To me, trout fishing, in particular fly-fishing, is many things, but above all, it is a conversation, a communication — with a creature to which we are connected by common ancestry not so very long ago (420 million years, give or take). The rod, the line and the hook are the tools of this communication, but the fly or lure is the ultimate translator between languages, between our world of names, structures, systems and hierarchies and theirs of instinct, impulse and experience. Trout fishing connects us not only to our ancestral past, but to our legacy as hunter-gatherers, to a time when we needed to catch and kill in order to survive. This, I have concluded after many years of doing it, must be primarily why we fish, to satisfy some latent impulse deep in our evolutionary fabric — even if now, as we release the fish, it is more of a kind of predatory performance art. (One could argue that many, or all, sporting activities are.) It is not, however, nor has it ever been, simply about the predation itself, but the whole assemblage of steps before and after, about engaging our senses with a larger interconnected whole (from anticipation and pursuit to the preparation and eventual ingestion of our prey).
We stand in the stream and we become part of the circulatory system of the planet — the rivulets, brooks, streams and rivers that pulse throughout our lands and connect the land to the sea, and those seas to other seas (and through water vapor and clouds, and migratory birds and fish, those seas back to the land). Through fishing, we can, for brief moments, achieve a kind of immortality when we step into this perpetual flow, and see our reflection in the water, and become part of it.
In spring, at the start of trout season, this flow is pulsing harder than ever. Snowmelt has filled the water table to overflowing, insects are emerging from their larval exoskeletons, birds are hatching from their eggs, spring wildflowers are unfolding from the ground, thrusting their heads through dry leaves. The eggs of brook trout, buried in the gravel by their parents the previous fall, are hatching, and tiny fish are trying their tails and pelvic fins in the cold currents. Spring fishing for trout allows us to participate in a physical and spiritual emergence, shed our winter coats and also our human skin, and melt into an experience that cannot be quantified or named.

**Supplied data:**
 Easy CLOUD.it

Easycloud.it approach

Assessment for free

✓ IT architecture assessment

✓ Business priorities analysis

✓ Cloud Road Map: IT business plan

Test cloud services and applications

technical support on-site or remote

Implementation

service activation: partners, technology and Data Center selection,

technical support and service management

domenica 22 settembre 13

**Assigned task:**
Reproduce the trout fishing essay word for word, from start to finish.

**Answer for this exercise:**
To me, trout fishing, in particular fly-fishing, is many things, but above all, it is a conversation, a communication — with a creature to which we are connected by common ancestry not so very long ago (420 million years, give or take). The rod, the line and the hook are the tools of this communication, but the fly or lure is the ultimate translator between languages, between our world of names, structures, systems and hierarchies and theirs of instinct, impulse and experience. Trout fishing connects us not only to our ancestral past, but to our legacy as hunter-gatherers, to a time when we needed to catch and kill in order to survive. This, I have concluded after many years of doing it, must be primarily why we fish, to satisfy some latent impulse deep in our evolutionary fabric — even if now, as we release the fish, it is more of a kind of predatory performance art. (One could argue that many, or all, sporting activities are.) It is not, however, nor has it ever been, simply about the predation itself, but the whole assemblage of steps before and after, about engaging our senses with a larger interconnected whole (from anticipation and pursuit to the preparation and eventual ingestion of our prey).
We stand in the stream and we become part of the circulatory system of the planet — the rivulets, brooks, streams and rivers that pulse throughout our lands and connect the land to the sea, and those seas to other seas (and through water vapor and clouds, and migratory birds and fish, those seas back to the land). Through fishing, we can, for brief moments, achieve a kind of immortality when we step into this perpetual flow, and see our reflection in the water, and become part of it.
In spring, at the start of trout season, this flow is pulsing harder than ever. Snowmelt has filled the water table to overflowing, insects are emerging from their larval exoskeletons, birds are hatching from their eggs, spring wildflowers are unfolding from the ground, thrusting their heads through dry leaves. The eggs of brook trout, buried in the gravel by their parents the previous fall, are hatching, and tiny fish are trying their tails and pelvic fins in the cold currents. Spring fishing for trout allows us to participate in a physical and spiritual emergence, shed our winter coats and also our human skin, and melt into an experience that cannot be quantified or named.